As três cores: azul (publicado originalmente em 21/1/2010)

Após uma tragédia pessoal, na qual morrem em um acidente de carro o seu marido e a filha, Julie, a única sobrevivente, entra em um estágio completamente depressivo. Ainda no hospital, tenta, mas depois desiste, cometer suicídio. É lá também que assiste pela televisão o velório de ambos – ele era um famoso compositor erudito. De volta a casa, é acometida das lembranças dos dois e então Julie decide recomeçar a vida. Não quer recordações, souvenires, mimos, presentes, nada. Aos poucos, seu coração também volta a ter clareza. Julie se vê às voltas com Olivier, o melhor amigo de seu falecido marido, Patrice. “Você me ama?”. “Sim.” “Então venha para cá agora.” Este simples diálogo faz a ex-modelo ter a sensação de que pode amar de novo? Quem sabe. Julie se tornou fria e praticamente desprovida de quaisquer sentimentos.

Entre 1993 e 1994, o diretor polonês Krzysztof Kieslowski realizou os seus derradeiros trabalhos no cinema. Talvez contasse com o pressentimento de que tinha pouco tempo de vida – ele morreria em 13 de março de 1996, aos 54 anos, de problemas cardíacos... Nestes dois anos, montou três filmes baseados nas cores da bandeira francesa: o azul, branco e vermelho, e em seus três princípios fundamentais: liberdade, fraternidade e igualdade. Assim, desta trilogia das cores, como ficou conhecida mundialmente, nasceram ‘A Liberdade é Azul’ (1993, tema da coluna de hoje), ‘A Fraternidade é Vermelha’ (1994) e ‘A Igualdade é Branca’ (1994). As três fitas envolvem praticamente o mesmo tema – algum trauma insuperável – com diferentes tipos de soluções. No longa-metragem de 1993, Julie tem que se livrar de uma grave depressão.

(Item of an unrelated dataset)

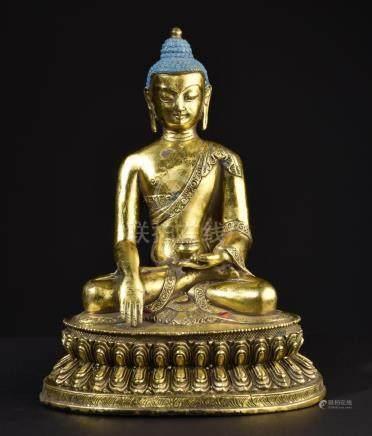 Buddha Shakyamuni. Chinese Buddhist statue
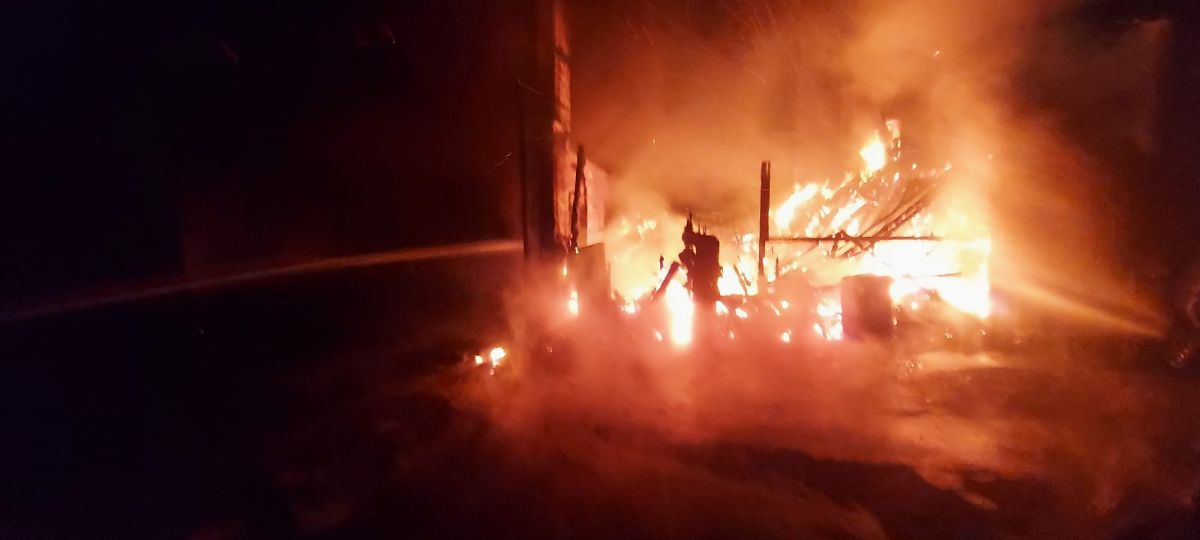 Gebze de kereste fabrikasında yangın meydana geldi #1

Kieslowski foi um diretor que manteve a sua carreira dividida entre trabalhos para a TV e o cinema, com mais ênfase à primeira. Na sétima arte, contudo, estas três obras ‘coloridas’ marcaram a trajetória de um personagem bastante conhecido na Europa, não tanto nas Américas... Responsável por documentários na Polônia onde mostrava a vida dos trabalhadores e soldados, ele começou a se sobressair com uma série de programas veiculados na TV daquele país sobre os dez mandamentos (inclusive dois deles viraram os filmes ‘Não Matarás’ e ‘Não Amarás’, ambos de 1988). Sua forma de narrar histórias muda nesta fase. A importância dada às conversas cai, e sobe a necessidade de impor na telona a imagem por si só, junto com as cores. A palavra se transforma em poesia nas mãos de Krzysztof Kieslowski. O silêncio aqui vale mais.

Em ‘A Liberdade á Azul’ o espectador tem de lidar com o novo cotidiano de Julie. Não é fácil. Os problemas dela não terminam com as mortes do marido e da filha. A mãe está internada numa clínica. “Eu tinha medo de ratos quando criança?”. Com frases enigmáticas – mas nem tanto – como esta, a película se desenvolve suave, sem o público fazer força. Os personagens secundários como Olivier (Benoít Régent) e mais a prostituta Lucille (Charlotte Very), têm os seus próprios questionamentos, e os despejam em Julie (Juliette Binoche, atuação esplêndida). Ela ainda precisa lidar com a encomenda da música de seu esposo, o que a fará descobrir fatos sobre Patrice. Tudo isto envolto na magia do diretor. E é preciso ver toda esta trilogia mais de uma vez porque há pequenos detalhes que só quem assiste a duas ou três vezes consegue notar. K. Kieslowski fechou a carreira com chave de diamante. Ou melhor, pode-se dizer com três chaves.